BEGIN Given information

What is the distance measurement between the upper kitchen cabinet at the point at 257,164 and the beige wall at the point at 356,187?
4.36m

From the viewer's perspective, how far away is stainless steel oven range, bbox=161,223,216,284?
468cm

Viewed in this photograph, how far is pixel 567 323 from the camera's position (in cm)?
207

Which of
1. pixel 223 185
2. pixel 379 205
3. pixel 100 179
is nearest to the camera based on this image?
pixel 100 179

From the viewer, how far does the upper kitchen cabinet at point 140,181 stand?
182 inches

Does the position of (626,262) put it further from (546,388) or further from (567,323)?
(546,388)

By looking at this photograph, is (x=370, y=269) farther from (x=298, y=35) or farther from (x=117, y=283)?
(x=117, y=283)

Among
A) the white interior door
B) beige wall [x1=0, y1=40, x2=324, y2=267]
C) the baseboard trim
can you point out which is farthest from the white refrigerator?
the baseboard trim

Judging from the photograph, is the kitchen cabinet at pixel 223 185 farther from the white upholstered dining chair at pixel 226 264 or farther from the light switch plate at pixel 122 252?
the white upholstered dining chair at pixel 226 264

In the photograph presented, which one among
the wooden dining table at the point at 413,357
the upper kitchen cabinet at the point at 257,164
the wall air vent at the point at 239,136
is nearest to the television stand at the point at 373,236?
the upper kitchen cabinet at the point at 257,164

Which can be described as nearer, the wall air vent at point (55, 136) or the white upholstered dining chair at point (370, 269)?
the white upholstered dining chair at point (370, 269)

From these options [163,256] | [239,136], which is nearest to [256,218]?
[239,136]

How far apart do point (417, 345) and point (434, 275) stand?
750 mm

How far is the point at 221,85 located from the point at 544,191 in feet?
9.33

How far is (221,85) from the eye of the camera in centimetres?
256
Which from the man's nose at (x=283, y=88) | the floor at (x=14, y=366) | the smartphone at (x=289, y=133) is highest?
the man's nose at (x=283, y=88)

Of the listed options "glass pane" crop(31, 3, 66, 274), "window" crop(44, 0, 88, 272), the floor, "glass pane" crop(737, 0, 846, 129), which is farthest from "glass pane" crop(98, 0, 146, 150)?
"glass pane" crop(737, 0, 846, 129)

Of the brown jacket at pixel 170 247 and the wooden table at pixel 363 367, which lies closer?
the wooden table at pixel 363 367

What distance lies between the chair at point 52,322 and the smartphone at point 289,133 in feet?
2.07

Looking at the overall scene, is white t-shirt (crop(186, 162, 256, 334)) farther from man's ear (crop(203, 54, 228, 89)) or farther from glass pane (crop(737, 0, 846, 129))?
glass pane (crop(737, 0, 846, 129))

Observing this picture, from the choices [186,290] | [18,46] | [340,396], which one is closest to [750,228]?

END Given information

Set down, word for word, only the lines running from the line with "How far is the" to the last line of the listing above. Both of those lines belong in your answer.

▸ Result for this task:
How far is the point at 221,85 located from the point at 544,191 in feet?
9.33

How far is (221,85) from the eye of the camera in centimetres?
256
Which from the man's nose at (x=283, y=88) | the floor at (x=14, y=366) | the smartphone at (x=289, y=133) is highest?
the man's nose at (x=283, y=88)

Of the listed options "glass pane" crop(31, 3, 66, 274), "window" crop(44, 0, 88, 272), the floor, "glass pane" crop(737, 0, 846, 129), which is farthest from "glass pane" crop(98, 0, 146, 150)?
"glass pane" crop(737, 0, 846, 129)

Of the brown jacket at pixel 170 247 and the wooden table at pixel 363 367, which lies closer?
the wooden table at pixel 363 367

What distance lies between the chair at point 52,322 and the smartphone at point 289,133 in feet?
2.07

Looking at the overall scene, is white t-shirt (crop(186, 162, 256, 334)) farther from man's ear (crop(203, 54, 228, 89)) or farther from glass pane (crop(737, 0, 846, 129))?
glass pane (crop(737, 0, 846, 129))

Observing this picture, from the choices [186,290] | [18,46] | [340,396], which one is closest to [750,228]?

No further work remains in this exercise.